* [ASSIGNED TASK]: Of the entries below, return only those lines from the line with "(a) 1 + 3 + 5 + ___ + 9 + 11 = ____." to the line with "ELECTRICAL SYSTEM", exactly, both included.

* [DATA TO PROCESS]:
━━━

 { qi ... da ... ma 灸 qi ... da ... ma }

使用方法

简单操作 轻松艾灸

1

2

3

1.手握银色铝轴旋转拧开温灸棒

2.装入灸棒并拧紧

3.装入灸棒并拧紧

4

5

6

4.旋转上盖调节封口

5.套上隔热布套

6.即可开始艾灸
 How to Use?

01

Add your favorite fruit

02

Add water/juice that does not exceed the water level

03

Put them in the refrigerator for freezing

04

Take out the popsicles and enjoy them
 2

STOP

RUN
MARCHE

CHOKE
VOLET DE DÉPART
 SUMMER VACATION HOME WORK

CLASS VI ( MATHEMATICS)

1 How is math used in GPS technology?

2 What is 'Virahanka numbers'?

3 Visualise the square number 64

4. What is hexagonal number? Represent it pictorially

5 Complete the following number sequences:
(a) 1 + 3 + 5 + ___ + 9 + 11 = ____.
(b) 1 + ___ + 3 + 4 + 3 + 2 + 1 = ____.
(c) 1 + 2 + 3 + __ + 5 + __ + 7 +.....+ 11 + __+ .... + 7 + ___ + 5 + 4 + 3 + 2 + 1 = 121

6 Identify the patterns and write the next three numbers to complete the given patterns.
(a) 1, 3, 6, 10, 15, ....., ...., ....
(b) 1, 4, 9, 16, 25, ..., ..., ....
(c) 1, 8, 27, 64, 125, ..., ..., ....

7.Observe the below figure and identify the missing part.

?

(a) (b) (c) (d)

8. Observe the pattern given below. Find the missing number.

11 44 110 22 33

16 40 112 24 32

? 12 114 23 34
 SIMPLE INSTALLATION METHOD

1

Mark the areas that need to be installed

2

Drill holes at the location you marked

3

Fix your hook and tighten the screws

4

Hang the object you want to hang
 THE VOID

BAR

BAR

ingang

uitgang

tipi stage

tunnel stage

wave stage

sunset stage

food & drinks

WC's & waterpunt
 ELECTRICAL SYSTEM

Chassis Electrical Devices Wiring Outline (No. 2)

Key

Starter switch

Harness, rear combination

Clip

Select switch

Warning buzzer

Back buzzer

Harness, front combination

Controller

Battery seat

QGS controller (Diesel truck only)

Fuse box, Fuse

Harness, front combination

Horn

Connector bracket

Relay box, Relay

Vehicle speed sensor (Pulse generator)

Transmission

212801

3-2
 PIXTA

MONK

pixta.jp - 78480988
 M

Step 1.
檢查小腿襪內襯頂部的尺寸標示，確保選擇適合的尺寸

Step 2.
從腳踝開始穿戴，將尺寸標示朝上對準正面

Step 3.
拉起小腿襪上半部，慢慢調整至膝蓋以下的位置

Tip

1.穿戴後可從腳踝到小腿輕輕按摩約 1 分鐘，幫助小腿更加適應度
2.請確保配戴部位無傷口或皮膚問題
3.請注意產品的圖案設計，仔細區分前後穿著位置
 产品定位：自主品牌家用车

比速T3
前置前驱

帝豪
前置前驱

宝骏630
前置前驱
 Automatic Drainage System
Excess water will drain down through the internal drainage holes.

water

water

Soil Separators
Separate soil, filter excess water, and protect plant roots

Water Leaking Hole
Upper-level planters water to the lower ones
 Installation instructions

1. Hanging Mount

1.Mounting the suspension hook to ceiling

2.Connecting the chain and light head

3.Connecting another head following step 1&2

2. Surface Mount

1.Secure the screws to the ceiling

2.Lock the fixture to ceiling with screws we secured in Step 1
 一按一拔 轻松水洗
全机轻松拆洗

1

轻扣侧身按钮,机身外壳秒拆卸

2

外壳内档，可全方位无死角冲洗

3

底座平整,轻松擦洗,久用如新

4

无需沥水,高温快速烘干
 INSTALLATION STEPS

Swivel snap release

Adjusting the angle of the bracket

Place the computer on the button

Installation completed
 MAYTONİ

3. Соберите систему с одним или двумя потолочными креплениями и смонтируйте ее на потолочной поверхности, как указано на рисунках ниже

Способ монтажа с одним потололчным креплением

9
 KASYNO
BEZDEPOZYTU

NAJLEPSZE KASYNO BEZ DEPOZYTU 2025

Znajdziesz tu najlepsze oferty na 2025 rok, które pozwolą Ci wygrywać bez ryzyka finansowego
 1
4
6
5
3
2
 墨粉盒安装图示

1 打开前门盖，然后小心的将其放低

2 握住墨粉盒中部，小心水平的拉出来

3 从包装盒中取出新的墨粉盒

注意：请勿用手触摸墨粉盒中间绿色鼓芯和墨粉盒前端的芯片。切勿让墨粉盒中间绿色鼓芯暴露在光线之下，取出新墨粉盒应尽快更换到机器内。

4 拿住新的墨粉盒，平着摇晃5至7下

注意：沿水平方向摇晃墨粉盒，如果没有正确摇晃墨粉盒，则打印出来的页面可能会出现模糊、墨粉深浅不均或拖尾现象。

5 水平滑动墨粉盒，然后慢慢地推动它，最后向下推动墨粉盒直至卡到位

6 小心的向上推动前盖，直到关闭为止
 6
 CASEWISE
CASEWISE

━━━

* [RESPONSE AREA]:
(a) 1 + 3 + 5 + ___ + 9 + 11 = ____.
(b) 1 + ___ + 3 + 4 + 3 + 2 + 1 = ____.
(c) 1 + 2 + 3 + __ + 5 + __ + 7 +.....+ 11 + __+ .... + 7 + ___ + 5 + 4 + 3 + 2 + 1 = 121

6 Identify the patterns and write the next three numbers to complete the given patterns.
(a) 1, 3, 6, 10, 15, ....., ...., ....
(b) 1, 4, 9, 16, 25, ..., ..., ....
(c) 1, 8, 27, 64, 125, ..., ..., ....

7.Observe the below figure and identify the missing part.

?

(a) (b) (c) (d)

8. Observe the pattern given below. Find the missing number.

11 44 110 22 33

16 40 112 24 32

? 12 114 23 34
 SIMPLE INSTALLATION METHOD

1

Mark the areas that need to be installed

2

Drill holes at the location you marked

3

Fix your hook and tighten the screws

4

Hang the object you want to hang
 THE VOID

BAR

BAR

ingang

uitgang

tipi stage

tunnel stage

wave stage

sunset stage

food & drinks

WC's & waterpunt
 ELECTRICAL SYSTEM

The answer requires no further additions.